The Perfect Girl is a 2015 Hindi-language Indian feature film written and directed by Prakash Nambiar.

The first look of the film was launched 24 August 2015, the film's release on 11 September 2015. The Perfect Girl is a film written and directed by Prakash Nambiar, in his directorial debut produced by Udit Shivraj Pathak under the banner Creative Ocean Entertainment Pvt. Ltd. in association with Kathaa Animations. Neha Pandey did the casting for the movie

==Plot==

In the tourist town of Goa, Vedika, a young girl is waiting for a bus which has been delayed by an hour. Jay, a young boy catches fancy of her and tries to spark of a conversation. Initially cold to each other, both of them go for a little walk before the delayed bus arrives. What happens when two strangers meet for just over an hour and realise they are perfect for each other? What if life has other plans? Would you wait for your destined perfect other, or would you move on?

==Cast==

- Teeshay Shah as Jay
- Tara Alisha Berry as Vedika
- Shishir Sharma as Praveen
- Sonali Sachdev as Meera
- Raju Kher as Producer
- Smita Hai as Art Curator
- Asha Sharma
- Vikram Singh Chauhan as Kartik
- Vijay Shetty as Waiter

== Audience Reception ==
As of April 20, 2021 the film has over 6.5 million views on YouTube. It's unique among all love stories, said Priya Raj one of the viewer. "if you are thinking about you should watch it or not, just listen to your heart and give it a shot you will love it" read another review. "Indispensable. How can just those long scenes make u fall in love" followed in their review.

==Critical reception==
The Perfect Girl received mix reviews from the critics. Subhash K. Jha gave the film 3 out of 5 stars, saying "The plot of debutant director Prakash Nambiar’s delicate rom-com dodges complications and unnecessary characters to focus on the here-and-now of the relationship that grows out of the chance encounter. The film is shot in real time. The hour that the couple spends together is handed down to us verbatim. This gives the proceedings a real raciness, a motivational push beyond what other boy-meets-girl films have to offer."

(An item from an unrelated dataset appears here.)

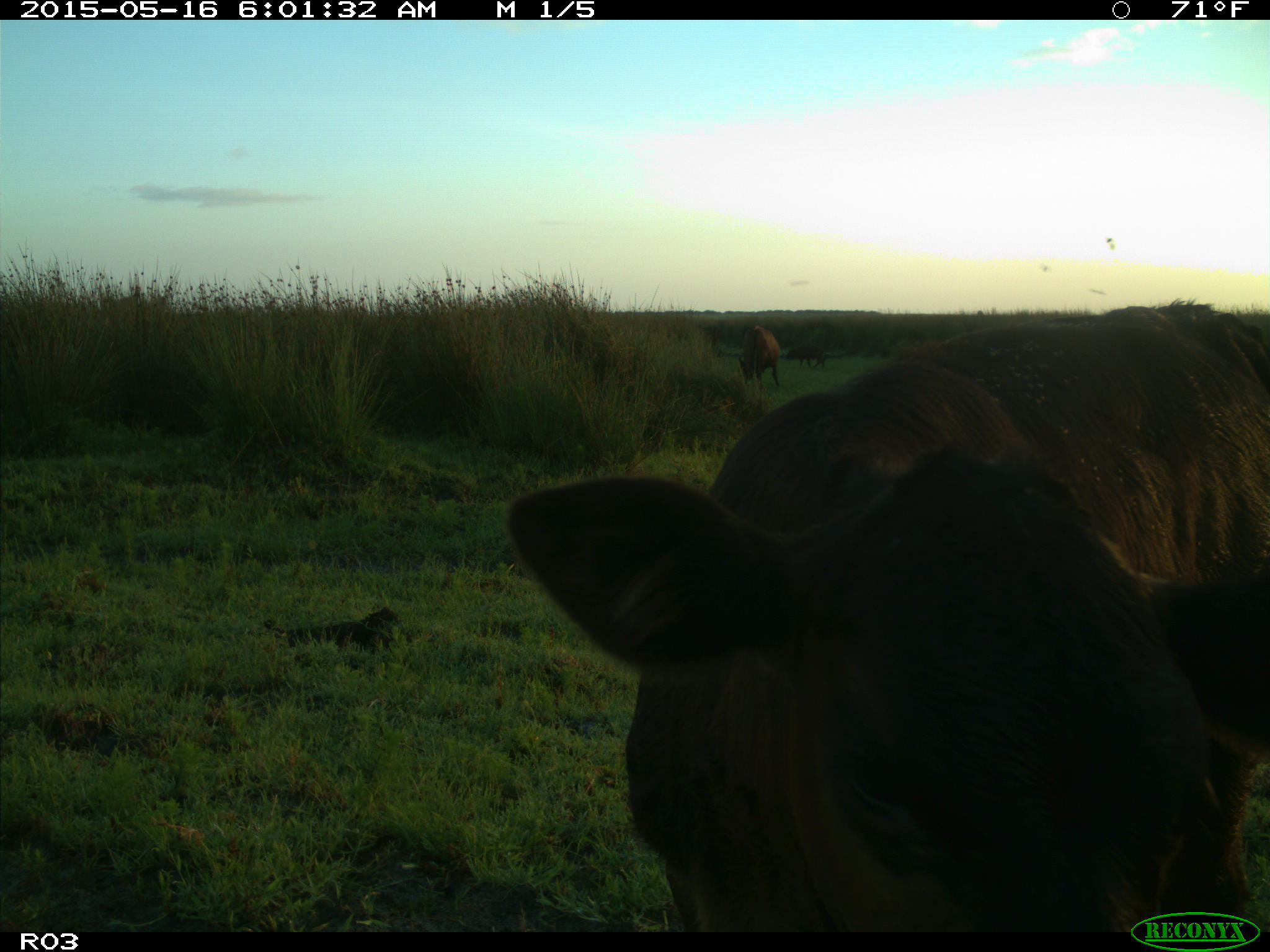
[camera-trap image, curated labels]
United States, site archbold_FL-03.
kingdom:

Renuka Vyavhare of Times of India gave it 2.5 out of 5 Stars. She says "However, what begins as an interesting tale on serendipity and conversation romance on the lines of Before Sunrise (1995) and Before Sunset (2004), gets too philosophical to digest after a while. You wonder why two youngsters in their mid 20s harp on things like reincarnation and childhood trauma. This is where the drama loses grip and ends up becoming a conventional love story."

Critic Shaiju Mathew gave a rating of 3 out of 5 stars. He lauded the performances of the lead actors. "Coming to performances, Teeshay and Tara both are apt for their parts and they bring life to their characters – Jay & Vedhika with their brilliant performances. Tara is cute, bubbly and loveable. She gets into her character effortlessly and makes the character of Vedhika her own. The chemistry between the lead pair is quite electrifying and you want to see more of them together onscreen. The story and screenplay are quite simple however the dialogues in parts showcases the quirky sense of humor of the director / writer."